Re: Proposed Specification for find/findAll/matches

Thanks for doing the work here, Lachlan!  This appears to be an
excellent summary of the discussion and a consistent proposal.

On Mon, Dec 12, 2011 at 3:07 AM, Lachlan Hunt <lachlan.hunt@lachy.id.au> wrote:
> 6. *Proposed IDL*
>
> interface NodeSelector {
>  Element   find(DOMString selectors, optional Element refElement);
>  Element   find(DOMString selectors, sequence<Node>? refNodes);
>
>  ???       findAll(DOMString selectors, optional Element refElement);
>  ???       findAll(DOMString selectors, sequence<Node>? refNodes);
> };
> Document implements NodeSelector;
> DocumentFragment implements NodeSelector;
> Element implements NodeSelector;
>
> This extends the same interface as that the existing querySelector methods
> use, which will make the methods available on elements, documents and
> fragments.
>
> Open Issues:
>
> 1. The return type for findAll is yet to be decided. It may be the
>   proposed NodeArray, a regular Array or something else.

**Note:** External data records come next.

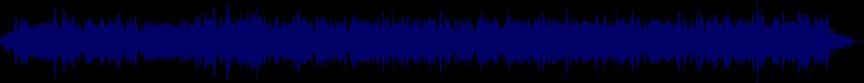 waveform of track #23962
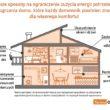 Jak zadbać o ciepły dom w zimie i nie zbankrutować?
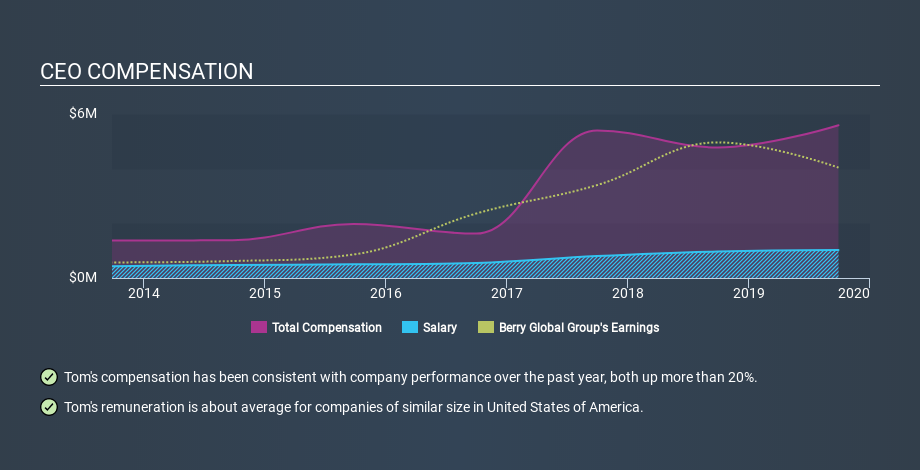 NYSE:BERY CEO Compensation, February 9th 2020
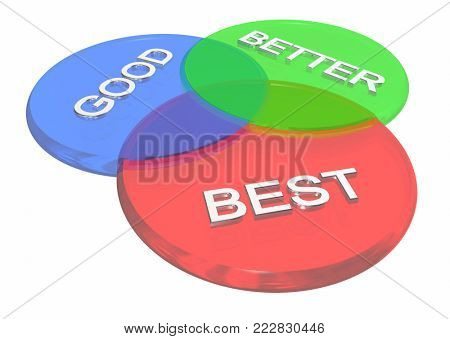 Good Better Best Choices Venn Diagram 3d Illustration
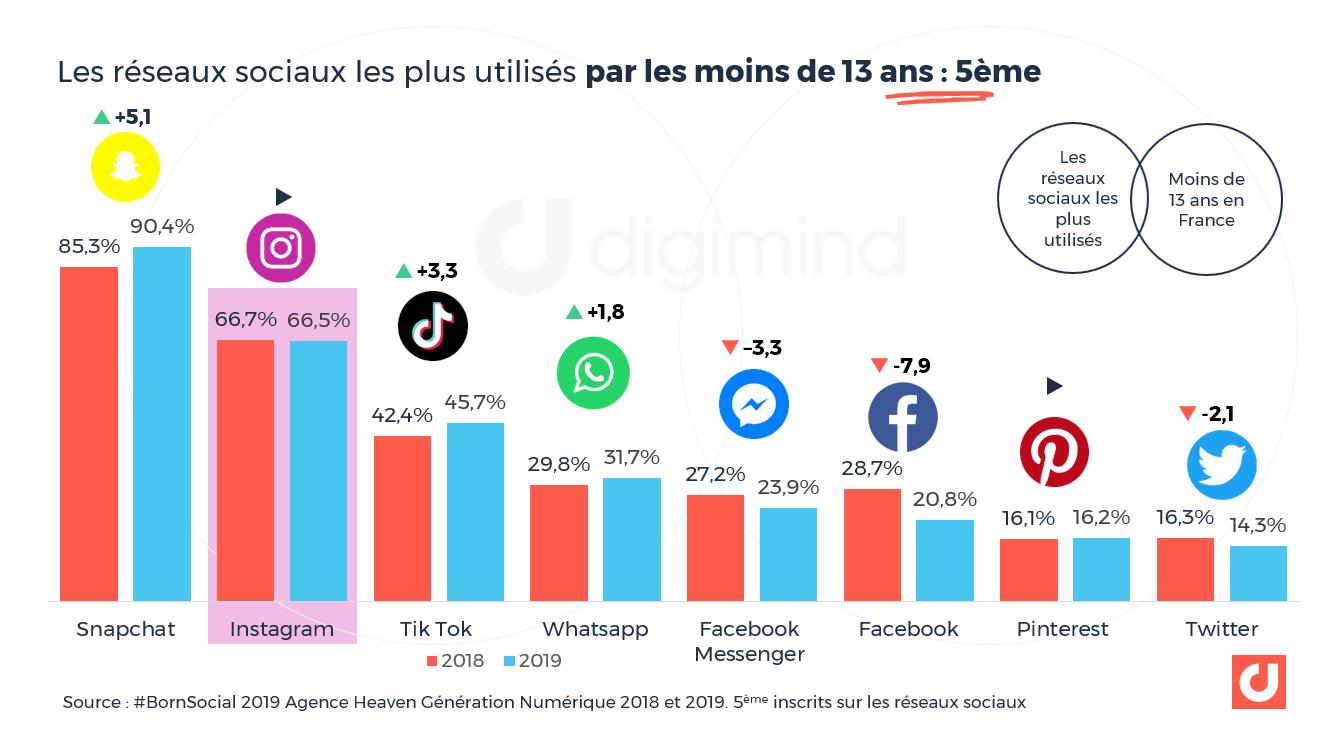 Les réseaux sociaux les plus utilisés par les moins de 13 ans : 5ème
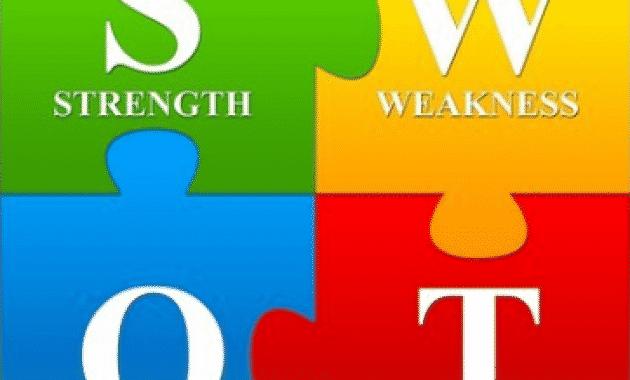 √Apa itu Analisis Swot: Pengertian, Manfaat, Faktor, Komponen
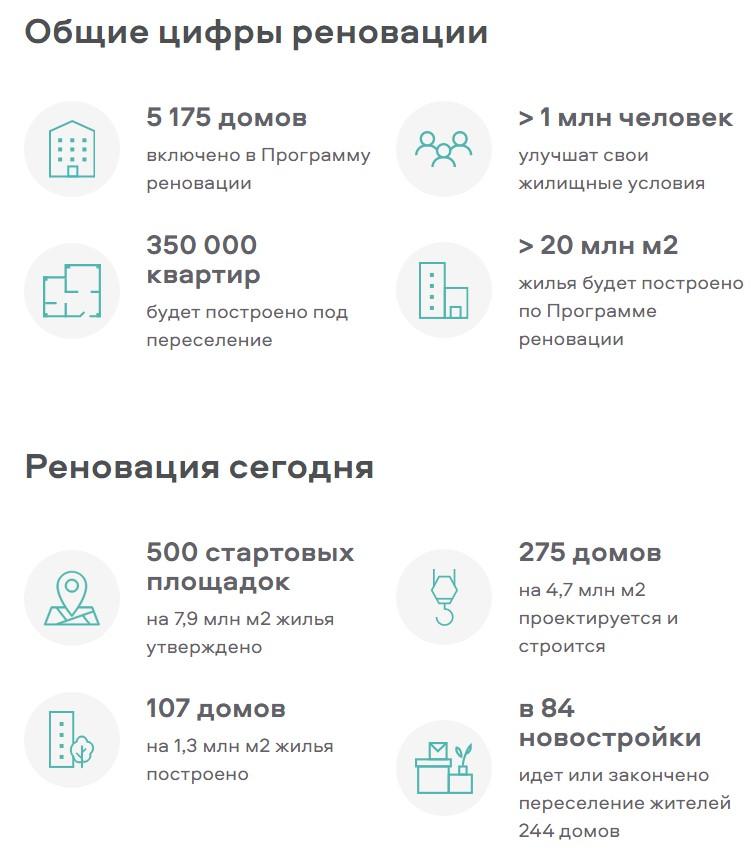 реновация инфографика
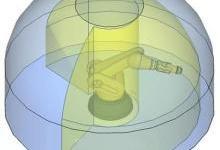 机器人安全应用系列(一):运动限制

It really needs to be NodeArray or whatever, so we can hang
.find/All() and many other useful methods off of it.


> 2. These new methods for Element may be split out to a separate
>   interface that omits the refElements and and refNodes parameters.

I'd agree with this.  Given that the refs are ignored on Element,
there's no reason to keep them in the IDL; it'll just be confusing.

> 3. Do we need both find() and findAll(), or should we only have a
>   single new method that returns a collection?

I'm still slightly for only having the single method that returns a
collection, but the original arguments for having a single-node
version still hold (efficiency, etc.), and many people still want it,
so I'm fine with it.

> Additionally, matchesSelector() will simply be renamed to matches().

With the detail (specified below) that it'll imply scope the same way
that .find() does, this is excellent.

> Open Issue: Should findAll("") and find("") throw SYNTAX_ERR or return empty
> collection and null, respectively?

No opinion on this.  I've never used "" in jQuery.  I assume it can be
used when you've built a selector in a switch or if-chain, and one of
the cases is just "use the same elements again".  However, in our
method you can just use ":scope" for that, so it doesn't seem
necessary to support it with the empty-string case as well.


Your :scope prepending rules look good as well.